高市首相が招いた「対中損失」に終わり見えず…インバウンド消費1.8兆円減だけでは済まされない
パンダはもう来ない
日本政府関係者は中国の報復措置が過熱し、レアアースの輸出規制への発展を危ぶんでいるが、柯氏は「日本メーカーの多くは過去に輸出規制された反動からレアアースのリサイクル技術を手に入れています。また、中国の対米レアアース輸出の規制強化が、米中間の合意で1年延期となり、いざとなれば米国経由で調達可能です」と指摘する。
その上で柯氏が最も警戒する中国側の報復措置は「中国を訪れる日本人の短期滞在ビザ(査証)の免除停止」だ。

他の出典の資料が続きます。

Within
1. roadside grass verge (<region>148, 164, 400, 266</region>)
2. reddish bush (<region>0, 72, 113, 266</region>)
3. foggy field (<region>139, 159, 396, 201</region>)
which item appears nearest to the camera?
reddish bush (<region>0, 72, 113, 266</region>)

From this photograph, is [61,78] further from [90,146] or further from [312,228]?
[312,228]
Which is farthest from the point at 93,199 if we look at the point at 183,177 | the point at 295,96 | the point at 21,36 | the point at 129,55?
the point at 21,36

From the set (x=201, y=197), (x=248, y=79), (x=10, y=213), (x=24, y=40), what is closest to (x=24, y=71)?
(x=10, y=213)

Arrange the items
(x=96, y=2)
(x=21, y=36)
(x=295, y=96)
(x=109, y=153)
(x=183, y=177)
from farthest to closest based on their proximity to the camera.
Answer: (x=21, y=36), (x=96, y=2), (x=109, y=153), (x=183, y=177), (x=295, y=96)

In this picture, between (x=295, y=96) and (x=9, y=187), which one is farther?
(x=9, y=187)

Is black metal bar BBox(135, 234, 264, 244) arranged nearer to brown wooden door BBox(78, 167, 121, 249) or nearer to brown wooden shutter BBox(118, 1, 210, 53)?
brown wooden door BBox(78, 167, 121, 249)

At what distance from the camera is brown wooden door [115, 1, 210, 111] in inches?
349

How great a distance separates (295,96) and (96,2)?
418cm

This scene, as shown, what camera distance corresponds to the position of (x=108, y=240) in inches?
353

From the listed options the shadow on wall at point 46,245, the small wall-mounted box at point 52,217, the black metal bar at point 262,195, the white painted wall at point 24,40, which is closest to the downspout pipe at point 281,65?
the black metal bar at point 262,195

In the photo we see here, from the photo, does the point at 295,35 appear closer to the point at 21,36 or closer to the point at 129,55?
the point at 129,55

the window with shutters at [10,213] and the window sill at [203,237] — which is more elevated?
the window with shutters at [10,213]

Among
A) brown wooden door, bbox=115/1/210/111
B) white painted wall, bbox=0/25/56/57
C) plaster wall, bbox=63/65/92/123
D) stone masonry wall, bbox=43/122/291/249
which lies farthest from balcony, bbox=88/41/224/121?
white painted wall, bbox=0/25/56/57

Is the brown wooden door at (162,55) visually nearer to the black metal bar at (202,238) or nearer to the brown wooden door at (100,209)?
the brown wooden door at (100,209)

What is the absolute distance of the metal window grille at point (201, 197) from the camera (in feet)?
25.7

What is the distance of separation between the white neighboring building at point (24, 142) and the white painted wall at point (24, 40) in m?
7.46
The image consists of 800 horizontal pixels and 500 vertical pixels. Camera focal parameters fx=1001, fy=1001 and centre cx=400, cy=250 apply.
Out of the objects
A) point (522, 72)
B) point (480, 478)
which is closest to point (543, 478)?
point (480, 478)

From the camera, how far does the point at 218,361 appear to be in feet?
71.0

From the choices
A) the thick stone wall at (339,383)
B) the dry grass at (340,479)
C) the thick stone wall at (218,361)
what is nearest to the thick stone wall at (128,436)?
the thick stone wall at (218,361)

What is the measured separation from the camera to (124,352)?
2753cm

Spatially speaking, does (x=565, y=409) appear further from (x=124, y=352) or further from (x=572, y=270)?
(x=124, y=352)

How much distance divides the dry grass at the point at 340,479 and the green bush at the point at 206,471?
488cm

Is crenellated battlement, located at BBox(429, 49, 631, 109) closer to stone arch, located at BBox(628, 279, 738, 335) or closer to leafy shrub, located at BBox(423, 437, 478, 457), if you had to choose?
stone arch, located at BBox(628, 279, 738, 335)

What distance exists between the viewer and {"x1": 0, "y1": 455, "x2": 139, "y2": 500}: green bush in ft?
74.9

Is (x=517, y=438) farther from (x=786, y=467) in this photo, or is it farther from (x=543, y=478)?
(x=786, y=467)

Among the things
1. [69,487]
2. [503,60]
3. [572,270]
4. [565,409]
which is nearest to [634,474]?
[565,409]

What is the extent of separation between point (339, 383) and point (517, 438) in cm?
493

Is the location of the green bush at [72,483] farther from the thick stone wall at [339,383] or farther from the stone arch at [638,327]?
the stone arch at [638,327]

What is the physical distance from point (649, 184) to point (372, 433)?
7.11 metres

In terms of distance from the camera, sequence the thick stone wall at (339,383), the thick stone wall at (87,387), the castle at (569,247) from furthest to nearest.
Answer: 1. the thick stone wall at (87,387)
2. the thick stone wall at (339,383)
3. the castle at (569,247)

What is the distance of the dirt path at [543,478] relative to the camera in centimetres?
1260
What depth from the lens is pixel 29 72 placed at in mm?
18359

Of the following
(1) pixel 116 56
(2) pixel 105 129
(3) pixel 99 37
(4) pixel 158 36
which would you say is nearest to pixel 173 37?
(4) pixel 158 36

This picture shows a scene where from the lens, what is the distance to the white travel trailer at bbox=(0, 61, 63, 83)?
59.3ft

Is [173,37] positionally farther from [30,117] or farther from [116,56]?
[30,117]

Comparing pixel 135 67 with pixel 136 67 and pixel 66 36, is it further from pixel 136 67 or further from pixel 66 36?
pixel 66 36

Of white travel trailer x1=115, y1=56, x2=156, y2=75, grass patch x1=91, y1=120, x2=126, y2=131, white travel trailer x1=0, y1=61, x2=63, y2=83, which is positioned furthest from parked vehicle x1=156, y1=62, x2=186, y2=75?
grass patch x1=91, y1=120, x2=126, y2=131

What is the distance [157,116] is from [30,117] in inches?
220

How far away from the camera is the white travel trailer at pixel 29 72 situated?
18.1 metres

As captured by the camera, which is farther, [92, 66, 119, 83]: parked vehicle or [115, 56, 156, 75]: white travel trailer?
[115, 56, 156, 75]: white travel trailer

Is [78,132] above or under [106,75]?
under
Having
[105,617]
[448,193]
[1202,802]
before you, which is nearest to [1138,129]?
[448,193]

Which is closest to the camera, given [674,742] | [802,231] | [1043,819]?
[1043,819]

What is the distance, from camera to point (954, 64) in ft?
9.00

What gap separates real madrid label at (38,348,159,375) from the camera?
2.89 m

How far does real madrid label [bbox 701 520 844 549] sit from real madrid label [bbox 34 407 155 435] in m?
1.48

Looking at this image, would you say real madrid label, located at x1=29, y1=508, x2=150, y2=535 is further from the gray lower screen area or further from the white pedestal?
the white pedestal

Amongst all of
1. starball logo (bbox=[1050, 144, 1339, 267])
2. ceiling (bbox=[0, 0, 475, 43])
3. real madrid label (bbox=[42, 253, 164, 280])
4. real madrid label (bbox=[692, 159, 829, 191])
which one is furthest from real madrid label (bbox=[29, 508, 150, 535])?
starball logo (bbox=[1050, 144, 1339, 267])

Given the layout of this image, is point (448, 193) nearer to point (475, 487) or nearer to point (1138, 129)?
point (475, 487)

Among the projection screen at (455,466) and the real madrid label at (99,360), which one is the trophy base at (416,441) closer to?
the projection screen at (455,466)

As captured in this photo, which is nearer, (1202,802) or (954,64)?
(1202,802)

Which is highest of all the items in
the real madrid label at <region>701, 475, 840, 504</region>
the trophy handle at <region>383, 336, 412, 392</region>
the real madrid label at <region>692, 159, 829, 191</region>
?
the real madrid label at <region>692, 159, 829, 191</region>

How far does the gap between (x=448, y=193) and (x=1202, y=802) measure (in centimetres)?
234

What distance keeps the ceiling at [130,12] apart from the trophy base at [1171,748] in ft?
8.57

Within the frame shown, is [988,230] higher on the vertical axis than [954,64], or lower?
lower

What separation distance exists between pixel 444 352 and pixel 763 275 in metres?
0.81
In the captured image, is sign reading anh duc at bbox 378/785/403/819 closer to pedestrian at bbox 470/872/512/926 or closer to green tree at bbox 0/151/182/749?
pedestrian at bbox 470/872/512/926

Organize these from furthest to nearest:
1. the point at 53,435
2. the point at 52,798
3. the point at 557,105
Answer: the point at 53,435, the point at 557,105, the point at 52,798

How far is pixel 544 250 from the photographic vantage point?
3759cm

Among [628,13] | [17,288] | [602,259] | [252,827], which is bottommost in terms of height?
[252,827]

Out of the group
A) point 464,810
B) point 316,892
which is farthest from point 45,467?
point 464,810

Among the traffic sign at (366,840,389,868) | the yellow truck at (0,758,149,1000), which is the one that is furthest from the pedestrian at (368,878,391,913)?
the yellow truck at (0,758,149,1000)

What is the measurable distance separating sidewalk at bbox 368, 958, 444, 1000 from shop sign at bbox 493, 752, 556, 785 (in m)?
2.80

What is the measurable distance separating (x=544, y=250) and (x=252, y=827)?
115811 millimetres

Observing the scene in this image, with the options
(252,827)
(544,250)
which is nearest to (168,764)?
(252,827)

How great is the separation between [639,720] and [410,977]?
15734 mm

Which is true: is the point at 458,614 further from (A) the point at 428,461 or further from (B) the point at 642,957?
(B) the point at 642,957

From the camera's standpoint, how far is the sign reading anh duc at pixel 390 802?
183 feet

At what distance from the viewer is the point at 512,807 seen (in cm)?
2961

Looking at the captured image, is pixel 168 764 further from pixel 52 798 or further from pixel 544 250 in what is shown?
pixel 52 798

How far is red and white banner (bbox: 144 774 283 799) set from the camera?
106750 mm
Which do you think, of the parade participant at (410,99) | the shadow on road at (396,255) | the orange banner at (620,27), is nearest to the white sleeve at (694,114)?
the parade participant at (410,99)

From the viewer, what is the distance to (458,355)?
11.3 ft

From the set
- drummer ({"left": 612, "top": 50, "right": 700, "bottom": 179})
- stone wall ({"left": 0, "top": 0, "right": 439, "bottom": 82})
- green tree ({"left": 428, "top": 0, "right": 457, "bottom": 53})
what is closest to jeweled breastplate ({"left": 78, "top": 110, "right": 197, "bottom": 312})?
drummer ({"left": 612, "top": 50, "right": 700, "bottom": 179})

「現状は滞在期間30日以内なら、ビザなしで渡航可能ですが、停止となれば出張族には厄介です。他にも日中間のあらゆるレベルの交流が阻害され、多くのビジネスチャンスが潰れかねません。いずれにしても、中国政府の要求通り高市首相が答弁を撤回すれば、ますます中国側はツケ上がる。中国側にもメンツがあり、お互い一歩も譲れぬ膠着状態の長期化は免れません。確実に言えるのは、しばらく日本にパンダはやって来ないということです」(柯氏)
国内のパンダは東京・上野動物園の双子2頭のみ。来年2月には中国への返還期限を迎え、飼育継続の許可が下りなければ、いよいよ国内不在となる。高市首相の不用意な答弁は「日中友好のシンボル」まで奪うのか。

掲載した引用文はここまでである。